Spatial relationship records
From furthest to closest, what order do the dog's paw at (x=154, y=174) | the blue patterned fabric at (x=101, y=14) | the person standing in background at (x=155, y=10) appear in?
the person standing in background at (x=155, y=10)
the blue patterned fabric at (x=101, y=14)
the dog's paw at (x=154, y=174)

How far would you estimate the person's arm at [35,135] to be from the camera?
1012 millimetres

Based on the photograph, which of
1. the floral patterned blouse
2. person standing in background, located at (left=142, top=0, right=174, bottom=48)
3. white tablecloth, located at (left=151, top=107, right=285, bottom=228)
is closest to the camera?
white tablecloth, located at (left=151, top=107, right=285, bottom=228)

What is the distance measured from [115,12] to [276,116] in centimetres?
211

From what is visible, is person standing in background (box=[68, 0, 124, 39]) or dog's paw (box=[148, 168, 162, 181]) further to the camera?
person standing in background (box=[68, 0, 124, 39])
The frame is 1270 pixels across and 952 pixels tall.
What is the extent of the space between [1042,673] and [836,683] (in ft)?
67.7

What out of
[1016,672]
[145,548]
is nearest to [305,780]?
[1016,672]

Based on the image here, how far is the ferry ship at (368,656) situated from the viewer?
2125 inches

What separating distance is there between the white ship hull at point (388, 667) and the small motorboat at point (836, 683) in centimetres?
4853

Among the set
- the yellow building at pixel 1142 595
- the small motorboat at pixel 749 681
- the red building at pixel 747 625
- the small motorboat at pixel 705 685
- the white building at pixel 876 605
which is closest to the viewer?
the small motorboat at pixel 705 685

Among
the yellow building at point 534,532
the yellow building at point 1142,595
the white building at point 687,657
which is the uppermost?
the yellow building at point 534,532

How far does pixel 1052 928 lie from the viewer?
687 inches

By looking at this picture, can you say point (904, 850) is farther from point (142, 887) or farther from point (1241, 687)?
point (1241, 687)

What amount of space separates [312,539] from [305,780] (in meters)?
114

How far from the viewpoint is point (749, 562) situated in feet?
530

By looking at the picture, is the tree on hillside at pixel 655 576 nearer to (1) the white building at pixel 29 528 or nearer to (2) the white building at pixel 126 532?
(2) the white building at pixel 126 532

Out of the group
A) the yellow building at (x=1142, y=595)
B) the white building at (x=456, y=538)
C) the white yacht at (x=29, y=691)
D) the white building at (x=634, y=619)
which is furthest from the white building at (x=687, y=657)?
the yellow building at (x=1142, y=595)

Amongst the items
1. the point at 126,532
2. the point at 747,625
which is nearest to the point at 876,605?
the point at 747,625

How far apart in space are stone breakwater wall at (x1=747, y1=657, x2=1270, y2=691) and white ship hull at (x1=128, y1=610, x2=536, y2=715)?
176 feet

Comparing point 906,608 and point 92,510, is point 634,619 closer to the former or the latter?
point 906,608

## Written exercise
Retype all of the material above with every character intact.

## Answer to the exercise
From furthest to closest, what order do the dog's paw at (x=154, y=174) | the blue patterned fabric at (x=101, y=14) | the person standing in background at (x=155, y=10) appear in?
the person standing in background at (x=155, y=10)
the blue patterned fabric at (x=101, y=14)
the dog's paw at (x=154, y=174)

How far would you estimate the person's arm at [35,135] to be from the camera?
1012 millimetres

Based on the photograph, which of
1. the floral patterned blouse
2. person standing in background, located at (left=142, top=0, right=174, bottom=48)
3. white tablecloth, located at (left=151, top=107, right=285, bottom=228)
is closest to the camera?
white tablecloth, located at (left=151, top=107, right=285, bottom=228)

What is the distance measured from [115,12] to [276,116] in centimetres?
211

From what is visible, is person standing in background (box=[68, 0, 124, 39]) or dog's paw (box=[148, 168, 162, 181]) further to the camera?
person standing in background (box=[68, 0, 124, 39])
The frame is 1270 pixels across and 952 pixels tall.
What is the extent of the space between [1042,673] and [836,683] (in ft)?
67.7

What out of
[1016,672]
[145,548]
is nearest to [305,780]?
[1016,672]

Based on the image here, how far is the ferry ship at (368,656) situated from the viewer?
2125 inches

What separating distance is there between the white ship hull at point (388, 667) and the small motorboat at point (836, 683) in centimetres?
4853

Among the set
- the yellow building at pixel 1142 595
- the small motorboat at pixel 749 681
- the red building at pixel 747 625
- the small motorboat at pixel 705 685
- the white building at pixel 876 605
which is closest to the viewer?
the small motorboat at pixel 705 685

Among
the yellow building at point 534,532
the yellow building at point 1142,595
the white building at point 687,657
which is the uppermost?
the yellow building at point 534,532

How far does pixel 1052 928 lie from the viewer?
687 inches

By looking at this picture, can you say point (904, 850) is farther from point (142, 887) or farther from point (1241, 687)?
point (1241, 687)

What amount of space separates [312,539] from [305,780] (in meters)?
114

How far from the viewpoint is point (749, 562) situated in feet?
530

By looking at the picture, is the tree on hillside at pixel 655 576 nearer to (1) the white building at pixel 29 528 or nearer to (2) the white building at pixel 126 532?
(2) the white building at pixel 126 532

Out of the group
A) the yellow building at (x=1142, y=595)
B) the white building at (x=456, y=538)
C) the white yacht at (x=29, y=691)
D) the white building at (x=634, y=619)
which is furthest from the white building at (x=687, y=657)?
the yellow building at (x=1142, y=595)

Amongst the items
1. the point at 126,532
2. the point at 747,625
which is nearest to the point at 876,605?
the point at 747,625

How far apart in space are stone breakwater wall at (x1=747, y1=657, x2=1270, y2=691) and white ship hull at (x1=128, y1=610, x2=536, y2=715)?
176 feet

Comparing point 906,608 and point 92,510, is point 634,619 closer to the former or the latter?
point 906,608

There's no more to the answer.